A Banach space $X$ is said to be injective if for all Banach spaces $W,Z$ with $W\subset Z$, and operators $T\in B(W,X)$, $T$ can be extended to all of $Z$ with the same norm.

Equivalently, $X$ is injective if it is complemented by a norm $1$ projection in any Banach space containing it.

Labelling the first definition as $(1)$ and the second definition as $(2)$, the proof for $(1)\Rightarrow (2)$ is brief.

If $X\subset Y$ for some Banach space $Y$, then applying $(1)$ to the identity map on $X$ yields the projection.

The $(2)\Rightarrow (1)$ direction I have been stuck on for a couple of days. Can anyone offer a hint? Thanks very much in advance!

roo
  • 5,598

1 Answers1

10

You can isometrically embed $X$ into $\ell^\infty(\Gamma)$ where $\Gamma$ is some humongous set of indices (e.g., take every point of the unit ball of $X^*$ as an index).

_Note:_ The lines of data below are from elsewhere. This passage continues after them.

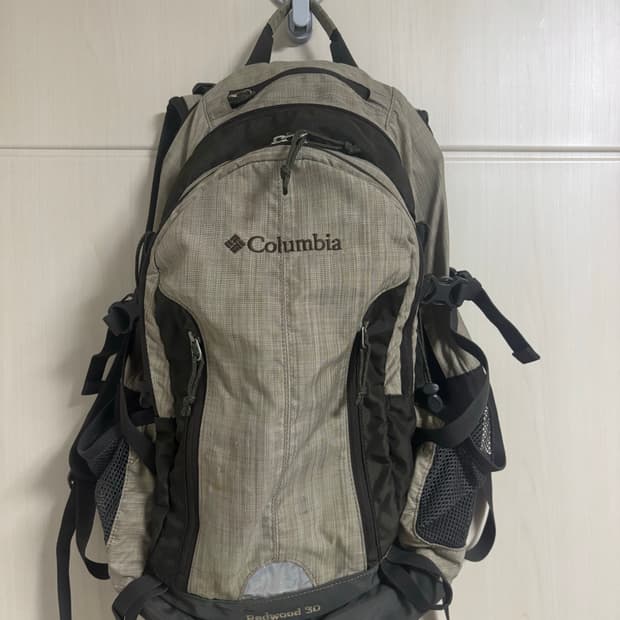 콜롬비아 백팩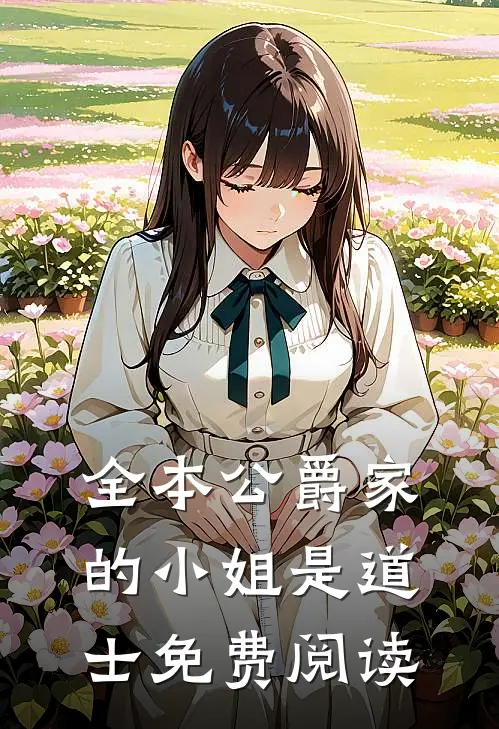 全本公爵家的小姐是道士免费阅读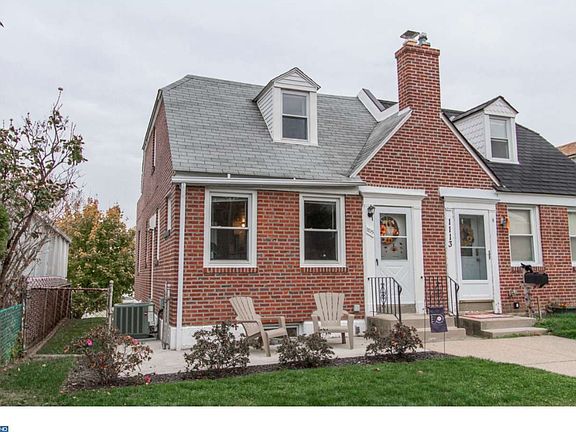 2nd image of 1115 Agnew Dr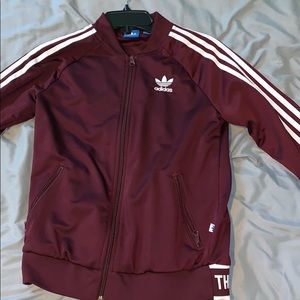 Adidas Jacket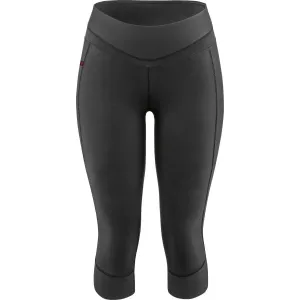 Велошорты GARNEAU W'S NEO PWR KNK 020-BLACK L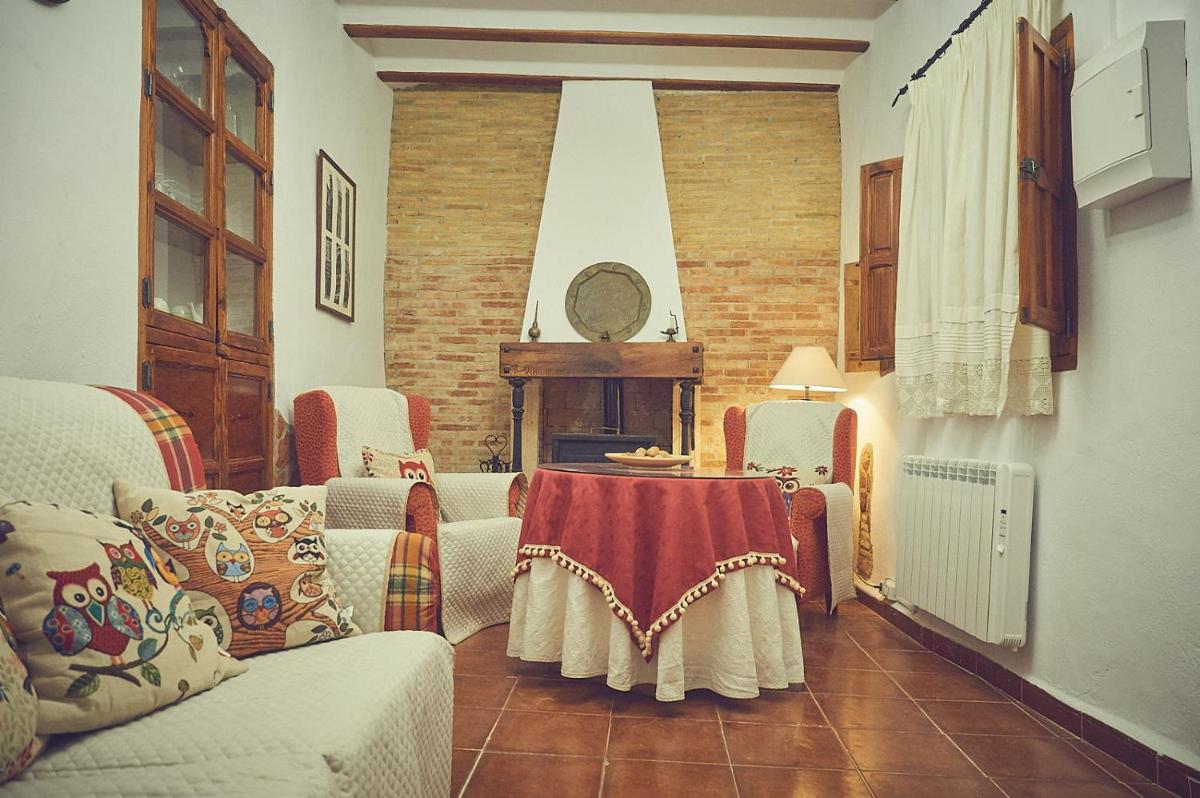 Casa rural rincón de Letur photo 2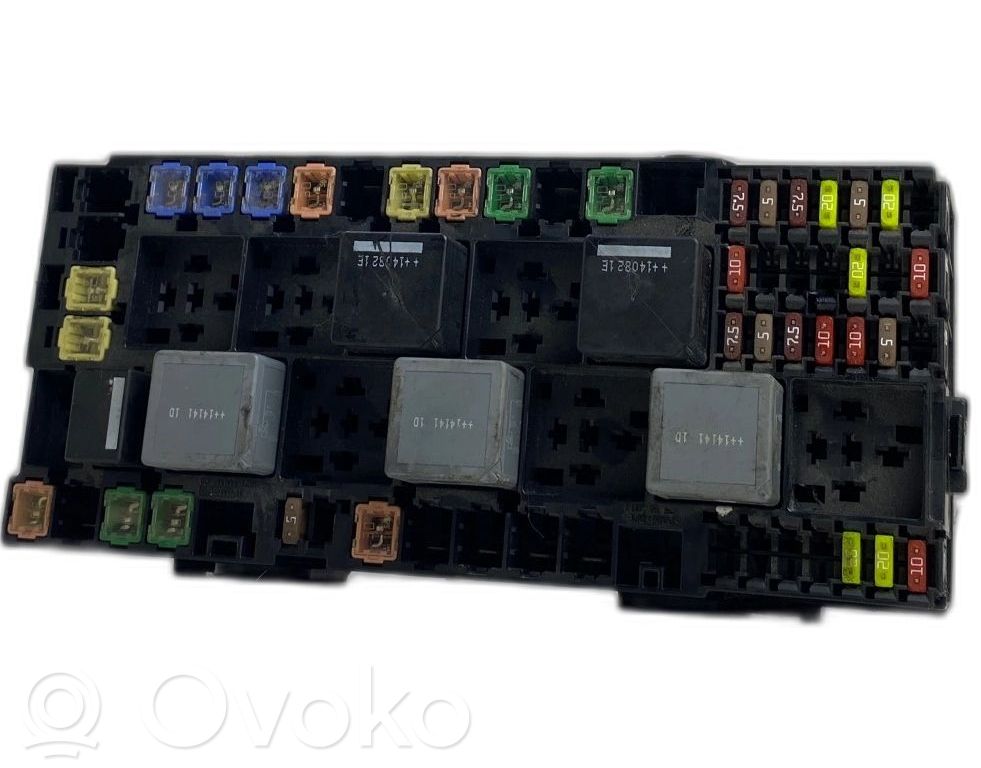 Ford Transit Fuse box set 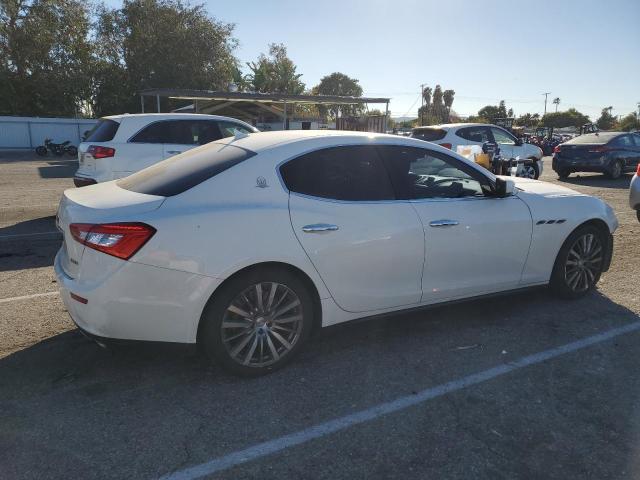 Изображение 3 2015 Maserati Ghibli 2015 с VIN ZAM57XSA2F1151842
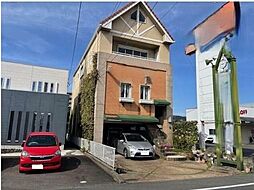岐阜市北一色3丁目　中古戸建
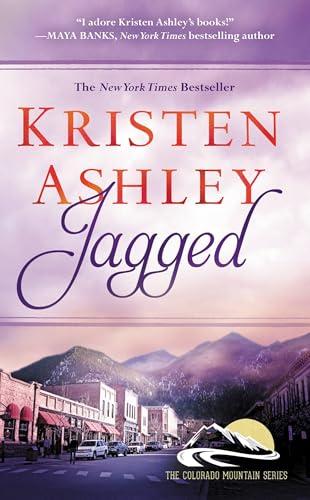 Jagged (Colorado Mountain, Bk. 5)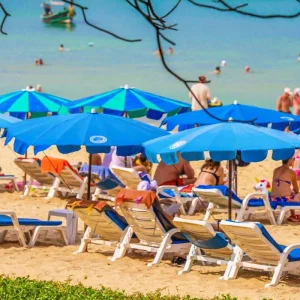 Explore Tailor-Made Best Family Thailand Tour with Phuket, Daily Depart & Private Guide for 10 days with Agate Travel and discover unforgettable experiences - Photo 7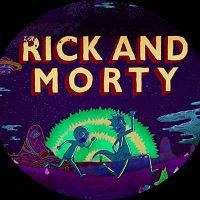 Рик и Морти - Музыка из мультсериала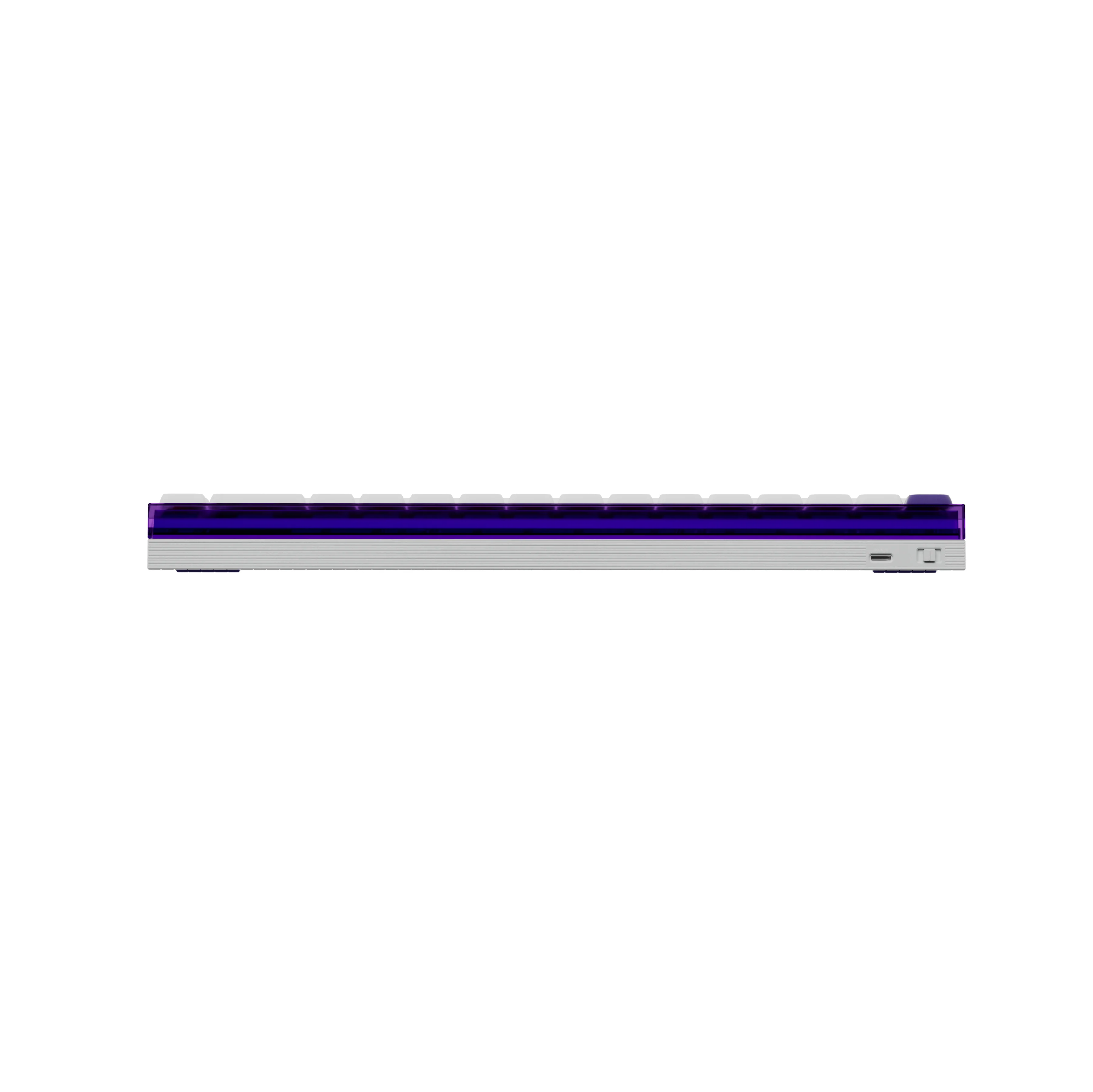MelGeek MADE68 AIR Low-profile Gaming Magnetic HE Keyboard - Image 20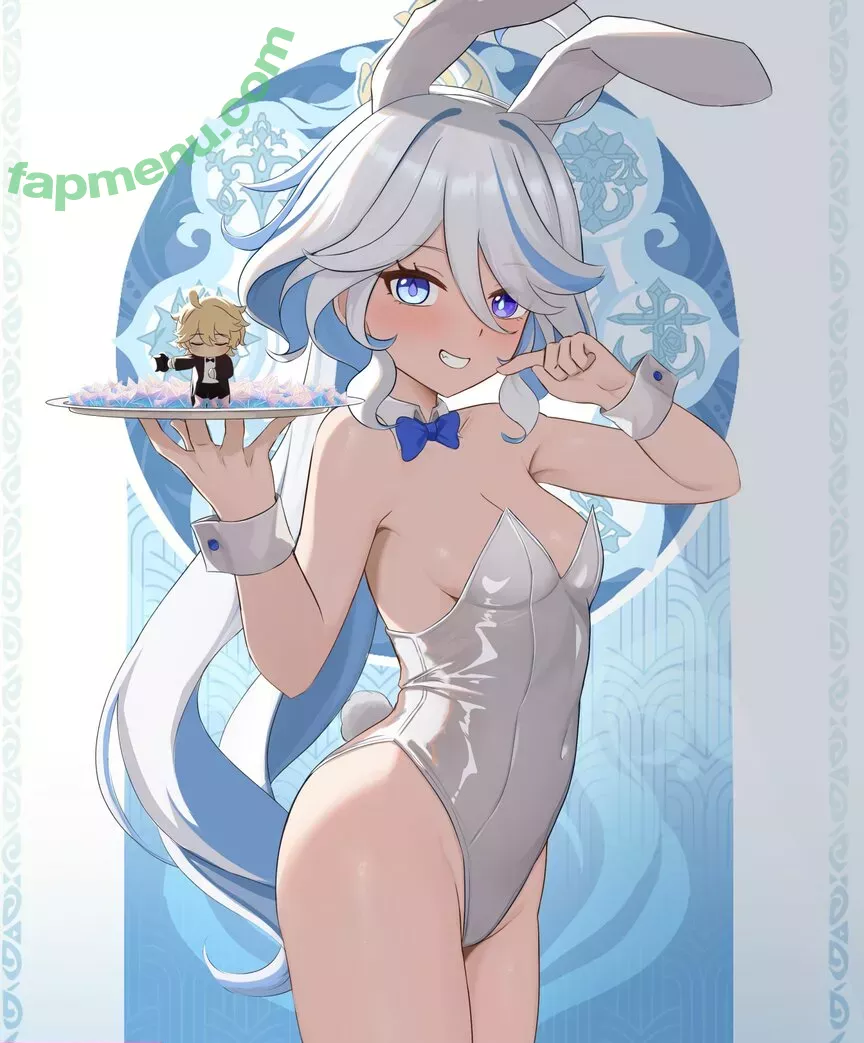 Genshin Impact nude photo #5548 (genshinimpact)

Given $T:W\to X$, think of it as $T:W\to \ell^\infty(\Gamma)$ and extend it to $\widetilde T: Z\to \ell^\infty(\Gamma)$ preserving the norm (the special form of the norm on $\ell^\infty(\Gamma)$ will help.) Then do the obvious thing.

user
  • 1,012
  • Thanks! I will give this a shot. I kept trying to embed $X$ into some sort of direct sum, but it never went anywhere. – roo Aug 19 '13 at 03:37
  • Got it, just take $P\circ\tilde{T}$ as the extension, where $P$ is the projection which exists by assumption. Thanks!

    Yes after typing our my first response I immediately realized that it made no sense.

     – roo Aug 19 '13 at 04:23